- _EXTRACT TO READ_:
◇ ◇ ◇

Now...on a super interesting note....our goats (only 4 of them) were munching on the honeysuckle along the fence. Two of my PITAs decided they were going to try and climb the fence to get at the goodies on the other side...(I was hanging laundry)...Gus (who was on the other side of the yard, watching) ran over and chased them away from the fence line and essentially 'herded' them back into 'their' part of the yard! WOW! I was FLOORED! Of course I praised her for her good work...as I always do! But wow! 

Now I've probably just jinxed myself...but I couldn't help but sharing this wonderful new phase in my baby's development! 

Oh...I took her to Petsmart with me about two weeks ago....and boy did she just LOVE it! Talk about people-friendly! (not so much at home with strangers) But she saw kids and she was ALL wanting love! I think she was visiting Heaven!


----------



## Southern by choice (Oct 25, 2012)

Gus grew up with her heat!!!! She's a big girl now!


----------



## Pearce Pastures (Oct 25, 2012)

That's great!


----------



## CochinBrahmaLover=) (Oct 25, 2012)

good job! She sounds like she HAS grown up !


----------



## Alice Acres (Oct 25, 2012)

Great news   Your 'little' Gus is growing up!


----------



## Stubbornhillfarm (Oct 25, 2012)

That is awesome!  Congratulations! I love watching them work and noticing the little changes.  And in some cases, the BIG changes!


----------



## EllieMay (Oct 25, 2012)

It's been an adventure, but I'm glad things are working out.


----------



## bonbean01 (Oct 25, 2012)




----------

◇ ◇ ◇

[Source records]
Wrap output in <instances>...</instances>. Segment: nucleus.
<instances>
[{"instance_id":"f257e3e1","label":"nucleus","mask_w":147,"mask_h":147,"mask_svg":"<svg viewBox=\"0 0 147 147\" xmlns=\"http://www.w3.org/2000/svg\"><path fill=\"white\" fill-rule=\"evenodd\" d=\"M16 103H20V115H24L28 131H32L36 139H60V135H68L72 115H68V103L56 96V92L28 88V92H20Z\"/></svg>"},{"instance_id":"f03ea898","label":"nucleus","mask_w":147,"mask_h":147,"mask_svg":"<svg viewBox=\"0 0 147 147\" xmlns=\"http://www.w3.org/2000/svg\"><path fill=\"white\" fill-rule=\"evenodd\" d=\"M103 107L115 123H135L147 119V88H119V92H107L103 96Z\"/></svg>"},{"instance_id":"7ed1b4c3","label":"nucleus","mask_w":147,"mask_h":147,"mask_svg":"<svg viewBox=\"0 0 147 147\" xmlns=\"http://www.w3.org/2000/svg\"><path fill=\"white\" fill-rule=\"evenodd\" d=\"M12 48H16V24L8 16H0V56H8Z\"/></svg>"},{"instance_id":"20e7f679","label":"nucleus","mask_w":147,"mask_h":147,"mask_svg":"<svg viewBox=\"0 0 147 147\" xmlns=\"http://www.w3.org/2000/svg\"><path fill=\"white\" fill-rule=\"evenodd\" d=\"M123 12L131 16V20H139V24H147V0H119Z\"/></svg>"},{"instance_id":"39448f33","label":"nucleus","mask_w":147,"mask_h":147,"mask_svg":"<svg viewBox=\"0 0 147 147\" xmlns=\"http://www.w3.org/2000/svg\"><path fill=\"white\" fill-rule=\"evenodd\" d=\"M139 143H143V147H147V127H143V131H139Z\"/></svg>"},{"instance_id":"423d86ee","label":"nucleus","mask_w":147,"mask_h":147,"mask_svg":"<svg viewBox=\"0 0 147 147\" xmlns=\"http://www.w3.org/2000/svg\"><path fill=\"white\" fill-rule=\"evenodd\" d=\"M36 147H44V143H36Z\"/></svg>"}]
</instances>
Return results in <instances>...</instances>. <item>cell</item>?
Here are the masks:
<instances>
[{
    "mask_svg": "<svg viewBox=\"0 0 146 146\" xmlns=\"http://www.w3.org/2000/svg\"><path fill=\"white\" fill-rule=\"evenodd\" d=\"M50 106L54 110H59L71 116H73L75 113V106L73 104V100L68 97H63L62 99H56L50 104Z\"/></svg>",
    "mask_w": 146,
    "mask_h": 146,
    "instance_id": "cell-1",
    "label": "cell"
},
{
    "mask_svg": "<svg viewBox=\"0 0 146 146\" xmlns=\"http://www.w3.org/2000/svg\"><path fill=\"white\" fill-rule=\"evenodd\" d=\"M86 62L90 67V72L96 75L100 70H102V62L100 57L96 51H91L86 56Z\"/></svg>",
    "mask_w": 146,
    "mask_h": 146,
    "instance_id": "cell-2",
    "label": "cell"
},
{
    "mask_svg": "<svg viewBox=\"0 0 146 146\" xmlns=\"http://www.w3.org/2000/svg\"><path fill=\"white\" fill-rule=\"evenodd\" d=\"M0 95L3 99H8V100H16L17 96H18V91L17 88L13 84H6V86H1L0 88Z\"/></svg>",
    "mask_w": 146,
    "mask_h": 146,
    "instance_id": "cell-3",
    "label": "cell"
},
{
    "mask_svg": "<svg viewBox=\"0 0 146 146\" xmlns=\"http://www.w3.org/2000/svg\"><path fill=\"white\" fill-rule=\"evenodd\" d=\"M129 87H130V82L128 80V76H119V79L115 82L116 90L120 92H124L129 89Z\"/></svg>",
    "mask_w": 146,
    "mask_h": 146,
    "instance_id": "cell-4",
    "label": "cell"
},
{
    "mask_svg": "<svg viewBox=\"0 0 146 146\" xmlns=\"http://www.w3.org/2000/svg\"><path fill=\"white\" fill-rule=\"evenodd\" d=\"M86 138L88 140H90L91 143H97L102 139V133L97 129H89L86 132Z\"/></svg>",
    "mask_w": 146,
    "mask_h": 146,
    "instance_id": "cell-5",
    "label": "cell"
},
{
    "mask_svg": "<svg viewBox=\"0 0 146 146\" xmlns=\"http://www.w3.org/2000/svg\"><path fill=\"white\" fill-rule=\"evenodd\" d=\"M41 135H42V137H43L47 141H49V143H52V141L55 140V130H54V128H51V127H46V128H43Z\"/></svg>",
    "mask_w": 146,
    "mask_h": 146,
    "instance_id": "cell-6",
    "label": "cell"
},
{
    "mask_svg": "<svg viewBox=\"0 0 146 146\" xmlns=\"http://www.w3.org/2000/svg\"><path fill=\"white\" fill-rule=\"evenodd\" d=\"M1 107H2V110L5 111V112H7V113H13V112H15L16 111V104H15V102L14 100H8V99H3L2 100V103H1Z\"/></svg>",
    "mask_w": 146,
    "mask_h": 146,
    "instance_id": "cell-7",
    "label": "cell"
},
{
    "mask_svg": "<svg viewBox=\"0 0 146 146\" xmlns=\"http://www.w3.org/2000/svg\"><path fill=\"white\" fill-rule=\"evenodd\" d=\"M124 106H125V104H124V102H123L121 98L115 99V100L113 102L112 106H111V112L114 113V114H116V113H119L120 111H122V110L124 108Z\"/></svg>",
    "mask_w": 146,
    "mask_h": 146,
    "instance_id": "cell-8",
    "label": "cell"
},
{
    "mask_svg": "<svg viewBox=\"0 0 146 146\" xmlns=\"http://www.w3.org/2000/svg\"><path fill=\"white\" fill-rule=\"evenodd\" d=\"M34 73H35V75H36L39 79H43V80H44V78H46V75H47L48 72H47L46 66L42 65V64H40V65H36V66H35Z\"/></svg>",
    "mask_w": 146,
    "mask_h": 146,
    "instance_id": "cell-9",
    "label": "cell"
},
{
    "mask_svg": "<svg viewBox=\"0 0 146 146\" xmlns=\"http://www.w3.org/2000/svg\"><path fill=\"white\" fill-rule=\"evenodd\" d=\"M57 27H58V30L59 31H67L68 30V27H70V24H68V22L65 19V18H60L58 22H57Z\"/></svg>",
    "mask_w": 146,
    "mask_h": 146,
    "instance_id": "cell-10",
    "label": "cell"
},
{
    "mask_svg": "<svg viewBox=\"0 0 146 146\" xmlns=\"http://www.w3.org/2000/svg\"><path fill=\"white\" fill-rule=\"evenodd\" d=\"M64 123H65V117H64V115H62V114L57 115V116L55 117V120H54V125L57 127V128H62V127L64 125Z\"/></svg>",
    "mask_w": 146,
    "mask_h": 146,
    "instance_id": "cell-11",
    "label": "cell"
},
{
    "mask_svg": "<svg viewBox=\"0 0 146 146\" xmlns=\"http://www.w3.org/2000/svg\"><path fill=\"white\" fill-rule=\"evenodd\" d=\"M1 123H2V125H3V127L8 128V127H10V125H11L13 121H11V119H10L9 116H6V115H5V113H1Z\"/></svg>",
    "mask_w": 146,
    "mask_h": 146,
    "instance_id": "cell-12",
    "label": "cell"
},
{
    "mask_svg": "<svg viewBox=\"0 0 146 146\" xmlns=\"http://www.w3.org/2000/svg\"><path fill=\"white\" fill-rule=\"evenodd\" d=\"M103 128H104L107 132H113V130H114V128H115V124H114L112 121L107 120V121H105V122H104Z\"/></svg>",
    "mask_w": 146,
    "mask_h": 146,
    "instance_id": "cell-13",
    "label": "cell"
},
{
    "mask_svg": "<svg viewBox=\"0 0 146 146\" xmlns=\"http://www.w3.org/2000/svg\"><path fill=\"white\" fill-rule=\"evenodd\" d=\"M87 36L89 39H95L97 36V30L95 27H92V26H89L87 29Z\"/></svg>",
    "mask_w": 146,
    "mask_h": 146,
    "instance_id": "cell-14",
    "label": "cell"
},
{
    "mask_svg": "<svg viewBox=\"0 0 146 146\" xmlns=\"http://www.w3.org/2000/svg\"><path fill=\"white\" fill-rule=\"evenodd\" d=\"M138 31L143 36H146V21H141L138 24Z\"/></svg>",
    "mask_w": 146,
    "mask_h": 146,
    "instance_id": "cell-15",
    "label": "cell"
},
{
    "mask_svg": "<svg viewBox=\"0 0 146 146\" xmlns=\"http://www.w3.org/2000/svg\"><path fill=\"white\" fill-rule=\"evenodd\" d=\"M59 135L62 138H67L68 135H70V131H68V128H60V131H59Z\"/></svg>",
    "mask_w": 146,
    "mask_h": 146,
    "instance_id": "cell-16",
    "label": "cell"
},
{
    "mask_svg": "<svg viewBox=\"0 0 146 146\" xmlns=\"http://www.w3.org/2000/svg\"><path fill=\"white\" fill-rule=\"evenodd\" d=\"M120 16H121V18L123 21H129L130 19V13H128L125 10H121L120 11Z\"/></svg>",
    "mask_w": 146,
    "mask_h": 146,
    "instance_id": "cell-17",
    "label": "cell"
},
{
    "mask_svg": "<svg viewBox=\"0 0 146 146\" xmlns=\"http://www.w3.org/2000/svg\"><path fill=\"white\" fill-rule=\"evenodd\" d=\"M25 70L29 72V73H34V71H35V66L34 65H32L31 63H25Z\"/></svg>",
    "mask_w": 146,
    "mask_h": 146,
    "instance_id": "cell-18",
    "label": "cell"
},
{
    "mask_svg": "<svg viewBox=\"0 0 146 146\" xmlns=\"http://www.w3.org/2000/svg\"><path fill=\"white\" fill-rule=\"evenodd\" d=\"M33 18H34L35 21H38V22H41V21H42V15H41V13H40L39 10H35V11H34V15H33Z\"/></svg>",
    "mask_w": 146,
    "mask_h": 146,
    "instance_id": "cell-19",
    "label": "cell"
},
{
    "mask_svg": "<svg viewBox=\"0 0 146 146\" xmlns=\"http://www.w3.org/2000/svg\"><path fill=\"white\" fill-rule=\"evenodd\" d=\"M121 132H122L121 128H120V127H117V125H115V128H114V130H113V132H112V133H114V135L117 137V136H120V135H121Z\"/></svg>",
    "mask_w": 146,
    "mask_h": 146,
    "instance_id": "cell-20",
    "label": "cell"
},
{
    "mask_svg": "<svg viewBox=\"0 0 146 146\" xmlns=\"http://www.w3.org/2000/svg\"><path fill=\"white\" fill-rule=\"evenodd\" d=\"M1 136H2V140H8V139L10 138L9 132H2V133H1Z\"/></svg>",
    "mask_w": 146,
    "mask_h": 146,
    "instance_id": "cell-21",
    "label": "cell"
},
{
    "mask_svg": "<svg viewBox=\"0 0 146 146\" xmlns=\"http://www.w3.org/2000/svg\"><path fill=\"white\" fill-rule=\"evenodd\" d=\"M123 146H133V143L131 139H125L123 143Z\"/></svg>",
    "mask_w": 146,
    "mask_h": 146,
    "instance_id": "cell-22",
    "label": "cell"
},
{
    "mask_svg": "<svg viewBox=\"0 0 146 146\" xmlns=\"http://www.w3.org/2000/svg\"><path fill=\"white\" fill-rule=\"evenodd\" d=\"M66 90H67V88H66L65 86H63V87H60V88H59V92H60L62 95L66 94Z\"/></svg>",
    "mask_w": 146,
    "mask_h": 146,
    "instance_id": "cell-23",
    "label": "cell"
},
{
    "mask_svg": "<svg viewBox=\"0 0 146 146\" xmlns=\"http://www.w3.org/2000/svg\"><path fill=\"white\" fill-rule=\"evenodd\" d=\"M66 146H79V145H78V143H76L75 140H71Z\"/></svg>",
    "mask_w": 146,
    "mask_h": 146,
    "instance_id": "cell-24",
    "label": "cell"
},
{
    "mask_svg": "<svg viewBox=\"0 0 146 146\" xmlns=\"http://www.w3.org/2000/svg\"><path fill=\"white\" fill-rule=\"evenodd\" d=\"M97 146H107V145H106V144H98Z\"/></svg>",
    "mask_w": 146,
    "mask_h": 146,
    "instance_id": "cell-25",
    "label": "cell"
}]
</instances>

◇ ◇ ◇

- _TASK DIRECTIONS_: Render this sentence from the forum thread about Gus in Spanish: "It's been an adventure, but I'm glad things are working out." The rows are separate material from the forum thread.

- _CORRECT ANSWER_: Ha sido toda una aventura, pero me alegra que las cosas estén saliendo bien.